### LISTED ENTRIES
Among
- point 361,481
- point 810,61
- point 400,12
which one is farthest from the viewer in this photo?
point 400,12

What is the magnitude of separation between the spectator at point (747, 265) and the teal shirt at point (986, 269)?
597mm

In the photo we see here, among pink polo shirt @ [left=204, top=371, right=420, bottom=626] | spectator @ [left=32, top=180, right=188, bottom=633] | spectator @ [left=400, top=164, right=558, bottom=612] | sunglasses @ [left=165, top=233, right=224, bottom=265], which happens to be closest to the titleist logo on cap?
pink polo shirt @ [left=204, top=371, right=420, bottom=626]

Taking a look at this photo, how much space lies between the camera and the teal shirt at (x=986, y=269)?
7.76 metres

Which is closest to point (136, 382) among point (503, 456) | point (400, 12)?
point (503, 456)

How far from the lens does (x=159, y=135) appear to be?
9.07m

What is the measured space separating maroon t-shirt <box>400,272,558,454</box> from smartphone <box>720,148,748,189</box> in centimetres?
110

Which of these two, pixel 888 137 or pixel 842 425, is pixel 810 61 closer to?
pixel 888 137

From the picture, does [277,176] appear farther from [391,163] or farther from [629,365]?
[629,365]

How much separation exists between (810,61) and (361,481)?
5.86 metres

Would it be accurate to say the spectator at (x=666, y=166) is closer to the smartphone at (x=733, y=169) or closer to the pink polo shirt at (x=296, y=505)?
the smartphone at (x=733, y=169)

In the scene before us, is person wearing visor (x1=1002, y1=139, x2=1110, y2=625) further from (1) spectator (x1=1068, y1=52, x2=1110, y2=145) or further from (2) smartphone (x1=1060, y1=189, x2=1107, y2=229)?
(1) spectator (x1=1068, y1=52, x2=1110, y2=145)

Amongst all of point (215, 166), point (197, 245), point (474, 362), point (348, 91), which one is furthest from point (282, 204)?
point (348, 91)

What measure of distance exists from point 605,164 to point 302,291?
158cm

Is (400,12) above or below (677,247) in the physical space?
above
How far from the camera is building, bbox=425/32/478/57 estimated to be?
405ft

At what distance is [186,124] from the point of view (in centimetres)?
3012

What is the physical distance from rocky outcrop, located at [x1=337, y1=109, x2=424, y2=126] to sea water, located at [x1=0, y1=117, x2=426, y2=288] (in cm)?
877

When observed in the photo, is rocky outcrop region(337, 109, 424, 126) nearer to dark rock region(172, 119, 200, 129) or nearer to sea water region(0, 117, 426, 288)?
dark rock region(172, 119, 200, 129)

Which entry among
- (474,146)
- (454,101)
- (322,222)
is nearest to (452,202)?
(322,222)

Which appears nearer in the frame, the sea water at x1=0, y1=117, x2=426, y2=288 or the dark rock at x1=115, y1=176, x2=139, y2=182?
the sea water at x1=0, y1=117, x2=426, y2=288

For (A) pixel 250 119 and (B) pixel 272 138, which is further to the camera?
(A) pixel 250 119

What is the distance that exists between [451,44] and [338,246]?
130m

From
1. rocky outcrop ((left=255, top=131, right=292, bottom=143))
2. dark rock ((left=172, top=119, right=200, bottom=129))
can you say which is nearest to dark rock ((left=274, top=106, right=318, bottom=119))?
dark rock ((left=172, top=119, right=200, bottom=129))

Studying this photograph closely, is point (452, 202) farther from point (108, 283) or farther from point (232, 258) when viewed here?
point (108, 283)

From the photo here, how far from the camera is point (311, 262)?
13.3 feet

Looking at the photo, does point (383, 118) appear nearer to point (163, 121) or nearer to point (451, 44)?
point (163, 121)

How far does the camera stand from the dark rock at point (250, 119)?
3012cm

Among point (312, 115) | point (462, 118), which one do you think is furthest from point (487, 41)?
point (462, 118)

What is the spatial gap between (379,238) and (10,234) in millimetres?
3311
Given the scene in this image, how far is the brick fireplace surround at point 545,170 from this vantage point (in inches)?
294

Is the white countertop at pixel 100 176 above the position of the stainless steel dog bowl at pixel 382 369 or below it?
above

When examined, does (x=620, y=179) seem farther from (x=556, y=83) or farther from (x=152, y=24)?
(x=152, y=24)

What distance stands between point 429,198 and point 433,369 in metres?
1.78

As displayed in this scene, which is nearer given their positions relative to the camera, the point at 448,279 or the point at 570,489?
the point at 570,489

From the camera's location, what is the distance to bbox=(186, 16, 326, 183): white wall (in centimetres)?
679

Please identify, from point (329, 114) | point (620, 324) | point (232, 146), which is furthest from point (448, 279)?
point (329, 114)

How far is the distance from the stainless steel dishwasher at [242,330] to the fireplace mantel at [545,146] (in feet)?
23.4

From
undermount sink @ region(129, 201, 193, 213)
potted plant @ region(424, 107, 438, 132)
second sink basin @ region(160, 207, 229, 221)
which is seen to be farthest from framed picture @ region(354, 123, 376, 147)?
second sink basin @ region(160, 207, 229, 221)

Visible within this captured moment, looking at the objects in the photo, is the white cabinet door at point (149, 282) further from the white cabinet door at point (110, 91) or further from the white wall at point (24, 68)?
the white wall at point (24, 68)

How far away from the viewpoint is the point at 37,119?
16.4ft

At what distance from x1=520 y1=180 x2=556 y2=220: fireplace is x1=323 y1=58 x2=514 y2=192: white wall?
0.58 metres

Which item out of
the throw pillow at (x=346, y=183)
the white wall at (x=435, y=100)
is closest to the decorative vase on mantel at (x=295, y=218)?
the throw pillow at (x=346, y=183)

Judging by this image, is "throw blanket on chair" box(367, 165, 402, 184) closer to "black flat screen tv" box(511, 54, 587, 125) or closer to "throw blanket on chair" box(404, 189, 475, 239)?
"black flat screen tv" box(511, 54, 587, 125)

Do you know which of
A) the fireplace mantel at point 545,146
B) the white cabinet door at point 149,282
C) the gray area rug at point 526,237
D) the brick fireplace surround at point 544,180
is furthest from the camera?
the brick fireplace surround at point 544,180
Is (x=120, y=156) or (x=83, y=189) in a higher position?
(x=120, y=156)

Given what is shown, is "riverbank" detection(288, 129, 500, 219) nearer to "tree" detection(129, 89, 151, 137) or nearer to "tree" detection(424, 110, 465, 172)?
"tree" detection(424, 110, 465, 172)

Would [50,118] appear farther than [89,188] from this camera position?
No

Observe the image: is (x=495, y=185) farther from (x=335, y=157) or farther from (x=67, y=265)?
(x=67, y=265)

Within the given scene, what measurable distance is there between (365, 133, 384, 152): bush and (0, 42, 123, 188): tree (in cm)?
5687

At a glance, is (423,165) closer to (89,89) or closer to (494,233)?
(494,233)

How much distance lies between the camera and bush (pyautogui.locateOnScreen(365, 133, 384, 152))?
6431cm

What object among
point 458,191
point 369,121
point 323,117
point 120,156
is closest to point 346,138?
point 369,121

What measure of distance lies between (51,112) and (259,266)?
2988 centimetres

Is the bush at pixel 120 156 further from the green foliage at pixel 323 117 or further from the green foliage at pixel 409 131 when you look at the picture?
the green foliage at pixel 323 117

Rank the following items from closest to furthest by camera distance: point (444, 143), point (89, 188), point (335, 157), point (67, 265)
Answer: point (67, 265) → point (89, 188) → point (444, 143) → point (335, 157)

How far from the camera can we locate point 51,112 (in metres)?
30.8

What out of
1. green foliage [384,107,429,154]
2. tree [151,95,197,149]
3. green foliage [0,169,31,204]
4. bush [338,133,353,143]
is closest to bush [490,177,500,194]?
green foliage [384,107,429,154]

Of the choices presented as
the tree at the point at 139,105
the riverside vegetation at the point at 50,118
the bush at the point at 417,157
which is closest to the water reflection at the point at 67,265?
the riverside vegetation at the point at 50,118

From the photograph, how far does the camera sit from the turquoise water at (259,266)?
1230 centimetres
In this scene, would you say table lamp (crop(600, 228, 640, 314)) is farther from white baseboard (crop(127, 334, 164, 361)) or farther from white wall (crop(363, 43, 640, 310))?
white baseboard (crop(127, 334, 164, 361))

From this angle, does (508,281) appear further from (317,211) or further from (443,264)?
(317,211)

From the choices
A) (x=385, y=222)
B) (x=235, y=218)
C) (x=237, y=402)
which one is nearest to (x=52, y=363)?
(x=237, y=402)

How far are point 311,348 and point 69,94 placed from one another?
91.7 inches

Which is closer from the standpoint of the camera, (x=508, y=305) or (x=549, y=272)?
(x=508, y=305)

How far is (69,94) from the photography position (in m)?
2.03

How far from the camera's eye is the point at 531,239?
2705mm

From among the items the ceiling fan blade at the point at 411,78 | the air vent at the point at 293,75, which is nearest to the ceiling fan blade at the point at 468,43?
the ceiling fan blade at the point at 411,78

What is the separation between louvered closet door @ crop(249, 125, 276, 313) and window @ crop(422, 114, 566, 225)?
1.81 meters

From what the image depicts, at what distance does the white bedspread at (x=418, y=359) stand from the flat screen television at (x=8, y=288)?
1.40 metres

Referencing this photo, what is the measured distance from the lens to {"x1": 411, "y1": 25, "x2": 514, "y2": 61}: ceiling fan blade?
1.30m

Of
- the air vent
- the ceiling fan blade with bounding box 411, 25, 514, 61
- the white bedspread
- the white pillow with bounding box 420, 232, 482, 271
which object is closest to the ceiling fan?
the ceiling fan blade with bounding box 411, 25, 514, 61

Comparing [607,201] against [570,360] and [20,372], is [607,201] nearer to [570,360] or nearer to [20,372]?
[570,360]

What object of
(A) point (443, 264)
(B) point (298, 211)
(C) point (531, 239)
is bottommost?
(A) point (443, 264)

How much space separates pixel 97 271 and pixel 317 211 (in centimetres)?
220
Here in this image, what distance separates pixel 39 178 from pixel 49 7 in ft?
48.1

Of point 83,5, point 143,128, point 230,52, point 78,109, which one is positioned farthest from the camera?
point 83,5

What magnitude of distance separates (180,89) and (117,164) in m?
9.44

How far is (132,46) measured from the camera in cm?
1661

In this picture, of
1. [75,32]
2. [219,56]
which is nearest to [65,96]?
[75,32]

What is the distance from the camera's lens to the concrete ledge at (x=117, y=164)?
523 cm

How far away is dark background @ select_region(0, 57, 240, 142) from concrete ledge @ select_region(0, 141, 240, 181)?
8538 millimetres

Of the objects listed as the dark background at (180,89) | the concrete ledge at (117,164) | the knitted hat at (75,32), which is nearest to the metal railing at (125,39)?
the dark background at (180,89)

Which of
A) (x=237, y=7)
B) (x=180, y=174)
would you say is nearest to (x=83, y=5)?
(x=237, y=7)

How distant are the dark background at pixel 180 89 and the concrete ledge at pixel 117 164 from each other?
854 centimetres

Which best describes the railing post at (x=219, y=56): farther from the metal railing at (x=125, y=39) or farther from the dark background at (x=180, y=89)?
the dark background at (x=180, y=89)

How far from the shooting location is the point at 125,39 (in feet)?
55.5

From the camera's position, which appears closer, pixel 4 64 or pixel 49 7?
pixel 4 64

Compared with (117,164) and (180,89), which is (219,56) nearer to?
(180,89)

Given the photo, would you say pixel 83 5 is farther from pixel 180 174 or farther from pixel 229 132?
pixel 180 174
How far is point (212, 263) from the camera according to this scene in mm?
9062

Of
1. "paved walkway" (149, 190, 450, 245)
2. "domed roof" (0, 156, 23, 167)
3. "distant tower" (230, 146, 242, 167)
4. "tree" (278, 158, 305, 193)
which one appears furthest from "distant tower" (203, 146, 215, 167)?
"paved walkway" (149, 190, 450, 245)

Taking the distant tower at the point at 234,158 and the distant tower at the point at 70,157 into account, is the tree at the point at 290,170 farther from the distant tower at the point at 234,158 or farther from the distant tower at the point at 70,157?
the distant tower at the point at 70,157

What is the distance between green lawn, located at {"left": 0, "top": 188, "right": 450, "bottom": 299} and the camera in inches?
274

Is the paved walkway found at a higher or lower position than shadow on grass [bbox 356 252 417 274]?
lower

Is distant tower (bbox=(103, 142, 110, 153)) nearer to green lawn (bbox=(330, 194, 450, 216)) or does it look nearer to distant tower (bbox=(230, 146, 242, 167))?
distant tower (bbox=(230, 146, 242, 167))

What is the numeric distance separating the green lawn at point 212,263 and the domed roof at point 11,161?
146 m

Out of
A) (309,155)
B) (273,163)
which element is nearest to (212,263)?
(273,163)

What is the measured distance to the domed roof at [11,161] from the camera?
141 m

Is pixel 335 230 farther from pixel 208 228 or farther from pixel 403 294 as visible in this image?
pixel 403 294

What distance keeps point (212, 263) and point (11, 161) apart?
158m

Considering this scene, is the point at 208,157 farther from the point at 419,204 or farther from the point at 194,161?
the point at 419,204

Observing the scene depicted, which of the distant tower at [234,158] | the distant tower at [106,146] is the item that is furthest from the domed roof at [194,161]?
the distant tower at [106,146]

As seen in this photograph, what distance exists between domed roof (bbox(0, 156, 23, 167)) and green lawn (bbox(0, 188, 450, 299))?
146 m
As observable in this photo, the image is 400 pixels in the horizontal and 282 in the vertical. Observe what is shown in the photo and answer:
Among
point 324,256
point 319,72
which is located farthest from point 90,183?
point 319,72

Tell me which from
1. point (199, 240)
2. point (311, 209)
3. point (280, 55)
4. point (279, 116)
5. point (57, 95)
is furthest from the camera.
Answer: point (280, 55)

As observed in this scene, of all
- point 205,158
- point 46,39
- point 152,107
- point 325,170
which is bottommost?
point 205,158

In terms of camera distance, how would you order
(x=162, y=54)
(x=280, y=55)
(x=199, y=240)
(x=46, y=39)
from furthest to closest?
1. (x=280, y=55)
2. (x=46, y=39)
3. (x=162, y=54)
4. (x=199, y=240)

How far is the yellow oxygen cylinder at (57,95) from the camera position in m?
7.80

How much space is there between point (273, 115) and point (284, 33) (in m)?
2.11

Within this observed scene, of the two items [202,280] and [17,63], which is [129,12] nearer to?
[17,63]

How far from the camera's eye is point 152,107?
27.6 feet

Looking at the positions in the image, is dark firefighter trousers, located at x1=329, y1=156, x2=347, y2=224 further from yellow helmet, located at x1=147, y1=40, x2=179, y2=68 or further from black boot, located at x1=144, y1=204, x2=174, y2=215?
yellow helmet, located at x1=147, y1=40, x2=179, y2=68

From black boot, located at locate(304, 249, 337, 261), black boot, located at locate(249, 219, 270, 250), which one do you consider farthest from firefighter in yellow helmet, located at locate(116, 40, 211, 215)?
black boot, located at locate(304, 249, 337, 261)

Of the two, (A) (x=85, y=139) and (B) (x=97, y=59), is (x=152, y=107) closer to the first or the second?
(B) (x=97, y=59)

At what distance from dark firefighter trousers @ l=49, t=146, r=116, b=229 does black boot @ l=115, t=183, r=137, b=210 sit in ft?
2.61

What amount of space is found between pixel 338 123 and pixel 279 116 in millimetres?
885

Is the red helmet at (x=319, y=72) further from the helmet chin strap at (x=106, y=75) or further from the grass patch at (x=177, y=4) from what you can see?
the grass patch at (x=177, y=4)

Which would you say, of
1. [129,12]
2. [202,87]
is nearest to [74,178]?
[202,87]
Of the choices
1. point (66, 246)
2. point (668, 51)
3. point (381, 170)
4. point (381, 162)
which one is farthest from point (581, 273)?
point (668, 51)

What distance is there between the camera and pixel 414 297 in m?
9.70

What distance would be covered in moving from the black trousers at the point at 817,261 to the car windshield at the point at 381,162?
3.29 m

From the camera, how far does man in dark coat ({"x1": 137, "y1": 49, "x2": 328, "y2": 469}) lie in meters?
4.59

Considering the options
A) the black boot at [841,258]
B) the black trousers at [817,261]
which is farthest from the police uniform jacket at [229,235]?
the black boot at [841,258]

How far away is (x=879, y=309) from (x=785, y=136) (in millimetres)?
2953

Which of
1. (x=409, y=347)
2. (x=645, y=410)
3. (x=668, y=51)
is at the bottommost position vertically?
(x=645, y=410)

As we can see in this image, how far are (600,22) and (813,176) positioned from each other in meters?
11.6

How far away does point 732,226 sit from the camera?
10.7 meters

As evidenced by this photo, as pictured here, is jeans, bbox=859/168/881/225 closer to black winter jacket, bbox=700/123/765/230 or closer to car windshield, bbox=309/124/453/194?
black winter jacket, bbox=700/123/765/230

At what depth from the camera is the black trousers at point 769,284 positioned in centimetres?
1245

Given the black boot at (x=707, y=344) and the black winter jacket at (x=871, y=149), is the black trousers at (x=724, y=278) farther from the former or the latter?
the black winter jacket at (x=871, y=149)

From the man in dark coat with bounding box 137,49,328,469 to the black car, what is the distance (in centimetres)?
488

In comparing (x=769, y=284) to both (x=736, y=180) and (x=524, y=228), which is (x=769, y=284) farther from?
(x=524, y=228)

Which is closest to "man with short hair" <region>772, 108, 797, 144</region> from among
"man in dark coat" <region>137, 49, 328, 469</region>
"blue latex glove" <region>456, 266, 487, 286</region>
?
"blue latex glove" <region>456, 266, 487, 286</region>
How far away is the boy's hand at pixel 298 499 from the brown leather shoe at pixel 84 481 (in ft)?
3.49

### EXERCISE BRIEF
How many lines in the rows above contain the string "separates"? Case counts, and the reply should be the number alone.

### COMPLETE OUTPUT
3